Le Parti travailliste a approuvé jeudi une série de révisions de sa charte proposée par son nouveau président, Avi Gabbay, qui donnent au nouveau chef des pouvoirs élargis et lui permettent de réserver quatre places pour les candidats de son choix sur la liste de la formation à la Knesset.

Lors d’une réunion à Tel Aviv, les membres du Parti travailliste ont voté à une très forte majorité en faveur de tous les amendements introduits par leur nouveau chef, qui s’est positionné en challenger du Premier ministre Benjamin Netanyahu lors des prochaines élections générales, prévues – pour l’instant – en novembre 2019.

Prenant la parole lors de la convention, Gabbay a imploré les membres du parti d’apporter leur soutien à ces changements.

« Si nous ne pouvons pas créer l’unité au sein de notre parti, l’opinion publique ne pourra pas croire que nous pourrons apporter l’unité à Israël », a déclaré Gabbay, se référant à la formation travailliste qui a longtemps été en proie à des divisions internes. « Si nous ne sommes pas capables de changer, pourquoi l’opinion publique devrait-elle croire que nous pouvons changer le pays ? »

Avi Gabbay lors d'une conférence de presse le 11 juillet 2017 (Crédit : Miriam Alster / Flash90)

Avi Gabbay lors d’une conférence de presse le 11 juillet 2017 (Crédit : Miriam Alster / Flash90)

Sur les quatre candidats que Gabbay peut nommer, deux pourront figurer parmi les dix premiers et les deux autres entre la dixième et la trentième place de la liste. Les candidats ne devront pas être nécessairement membres du Parti travailliste dès leur sélection, stipule l’amendement, pas plus qu’ils n’auront l’obligation de s’être déjà portés candidats lors des primaires du parti.

Consigne 1: D'après l'article sur la charte du Parti travailliste, combien de places Avi Gabbay peut-il réserver sur la liste de la formation à la Knesset pour des candidats de son choix ?
Consigne 2: Recopiez à l'identique le passage de l'article sur la charte du Parti travailliste qui débute aux mots « Le Parti travailliste » et s'achève après « à la Knesset. ».
Consigne 3: Poursuivez l'article sur la révision de la charte du Parti travailliste à partir de sa dernière phrase.

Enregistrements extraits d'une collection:

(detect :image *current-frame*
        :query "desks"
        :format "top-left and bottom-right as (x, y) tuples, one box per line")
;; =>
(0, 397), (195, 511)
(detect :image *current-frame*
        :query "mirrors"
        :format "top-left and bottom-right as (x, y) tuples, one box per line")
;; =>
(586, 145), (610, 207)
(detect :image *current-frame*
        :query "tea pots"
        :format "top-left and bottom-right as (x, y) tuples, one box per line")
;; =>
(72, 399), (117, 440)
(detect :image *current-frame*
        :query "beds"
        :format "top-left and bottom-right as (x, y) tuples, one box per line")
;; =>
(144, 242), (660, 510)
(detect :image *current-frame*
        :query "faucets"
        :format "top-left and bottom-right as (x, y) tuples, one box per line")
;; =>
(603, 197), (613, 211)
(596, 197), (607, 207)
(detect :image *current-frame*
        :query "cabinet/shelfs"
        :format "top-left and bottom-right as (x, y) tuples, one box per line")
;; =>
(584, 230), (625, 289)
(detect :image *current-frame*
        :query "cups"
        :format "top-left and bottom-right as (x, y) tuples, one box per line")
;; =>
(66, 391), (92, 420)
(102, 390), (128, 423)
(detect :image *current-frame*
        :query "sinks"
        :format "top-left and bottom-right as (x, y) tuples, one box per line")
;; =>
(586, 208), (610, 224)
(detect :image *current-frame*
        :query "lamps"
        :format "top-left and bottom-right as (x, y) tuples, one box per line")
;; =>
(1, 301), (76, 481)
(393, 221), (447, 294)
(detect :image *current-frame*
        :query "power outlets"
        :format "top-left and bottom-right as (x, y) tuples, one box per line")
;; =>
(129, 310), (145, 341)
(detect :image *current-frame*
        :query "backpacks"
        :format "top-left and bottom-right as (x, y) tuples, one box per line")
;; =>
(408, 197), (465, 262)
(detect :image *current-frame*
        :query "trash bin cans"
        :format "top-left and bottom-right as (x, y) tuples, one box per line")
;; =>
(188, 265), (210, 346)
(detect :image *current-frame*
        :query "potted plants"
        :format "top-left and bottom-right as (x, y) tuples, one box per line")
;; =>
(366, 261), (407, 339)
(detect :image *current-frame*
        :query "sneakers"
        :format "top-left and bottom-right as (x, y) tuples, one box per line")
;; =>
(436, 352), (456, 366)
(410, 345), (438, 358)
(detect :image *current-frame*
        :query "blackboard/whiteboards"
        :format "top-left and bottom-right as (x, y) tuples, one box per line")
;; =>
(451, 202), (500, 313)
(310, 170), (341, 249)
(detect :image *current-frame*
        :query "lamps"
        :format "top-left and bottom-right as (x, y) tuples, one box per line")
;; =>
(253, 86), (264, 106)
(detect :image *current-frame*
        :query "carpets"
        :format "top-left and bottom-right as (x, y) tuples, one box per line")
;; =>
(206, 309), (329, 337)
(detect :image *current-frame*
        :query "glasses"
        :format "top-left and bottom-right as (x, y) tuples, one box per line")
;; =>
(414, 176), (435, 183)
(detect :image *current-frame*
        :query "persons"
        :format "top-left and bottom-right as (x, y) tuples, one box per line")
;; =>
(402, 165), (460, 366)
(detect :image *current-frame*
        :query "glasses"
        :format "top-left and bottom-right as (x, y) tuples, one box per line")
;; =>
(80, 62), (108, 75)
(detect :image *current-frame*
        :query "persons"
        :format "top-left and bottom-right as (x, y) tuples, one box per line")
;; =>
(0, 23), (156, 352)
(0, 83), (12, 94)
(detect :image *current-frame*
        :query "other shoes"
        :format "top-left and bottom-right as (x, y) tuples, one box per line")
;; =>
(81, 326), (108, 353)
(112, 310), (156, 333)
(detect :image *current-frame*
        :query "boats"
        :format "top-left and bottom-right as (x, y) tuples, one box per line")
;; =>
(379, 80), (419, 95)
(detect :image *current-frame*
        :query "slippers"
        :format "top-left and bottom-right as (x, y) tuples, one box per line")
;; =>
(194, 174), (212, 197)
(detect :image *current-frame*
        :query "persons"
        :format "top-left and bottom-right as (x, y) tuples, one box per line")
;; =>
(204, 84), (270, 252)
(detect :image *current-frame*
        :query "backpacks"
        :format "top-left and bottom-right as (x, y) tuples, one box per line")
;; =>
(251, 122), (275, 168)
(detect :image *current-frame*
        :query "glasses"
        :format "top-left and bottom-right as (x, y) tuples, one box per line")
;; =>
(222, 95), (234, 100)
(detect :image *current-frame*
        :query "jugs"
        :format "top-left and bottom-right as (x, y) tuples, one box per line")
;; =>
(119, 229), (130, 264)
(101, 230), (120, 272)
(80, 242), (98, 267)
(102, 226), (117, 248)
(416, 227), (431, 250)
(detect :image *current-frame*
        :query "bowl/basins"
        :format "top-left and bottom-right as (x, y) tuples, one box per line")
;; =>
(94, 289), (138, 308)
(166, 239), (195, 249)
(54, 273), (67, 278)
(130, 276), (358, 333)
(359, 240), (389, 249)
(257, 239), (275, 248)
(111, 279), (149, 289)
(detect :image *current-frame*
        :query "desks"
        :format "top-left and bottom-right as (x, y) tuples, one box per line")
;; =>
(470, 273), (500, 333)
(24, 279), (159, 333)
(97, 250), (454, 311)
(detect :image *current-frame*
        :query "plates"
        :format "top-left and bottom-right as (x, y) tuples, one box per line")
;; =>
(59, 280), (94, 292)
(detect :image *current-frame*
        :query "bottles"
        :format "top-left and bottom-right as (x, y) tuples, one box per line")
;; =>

Votre réponse 1: Quatre places.

Votre réponse 2:
Le Parti travailliste a approuvé jeudi une série de révisions de sa charte proposée par son nouveau président, Avi Gabbay, qui donnent au nouveau chef des pouvoirs élargis et lui permettent de réserver quatre places pour les candidats de son choix sur la liste de la formation à la Knesset.

Votre réponse 3:
Ces conditions donnent à Gabbay – nouveau venu lui-même au sein de la formation et ancien ministre du parti Koulanou de centre-droit – la liberté de faire entrer des candidats de renom au sein du parti.

Parmi les rumeurs, l’entrée – ou le retour – en politique des anciens chefs d’Etat-major Gabi Ashkenazi et Benny Gantz, ainsi que de l’ex-Premier ministre et ancien chef des travaillistes Ehud Barak, même si ces spéculations ont
depuis été démenties par les intéressés. L’ancien ministre de la Défense Moshe Yaalon a également annoncé qu’il défierait Netanyahu.

Un autre amendement donne à Gabbay le plein contrôle du budget et des affaires économiques du parti, ce qui lui permettra de donner le ton de la prochaine campagne politique de la formation. De plus, si les travaillistes devaient l’emporter lors des prochaines élections et qu’ils devaient former un gouvernement, le chef de la formation sera le seul responsable de la nomination des ministres, après avoir consulté les autres responsables.

Un autre changement – dont l’objectif est d’ancrer le contrôle de Gabbay sur les affaires parlementaires de la Knesset, lui-même n’étant pas député en place – lui donne l’autorité de nommer le président du groupe parlementaire ainsi que les présidents et les membres de commission au sein du parlement. Les changements à la charte comprennent aussi de nouvelles exigences de transparence sur les dépenses et réclament la formation d’organismes de campagne électorale variés dans le parti.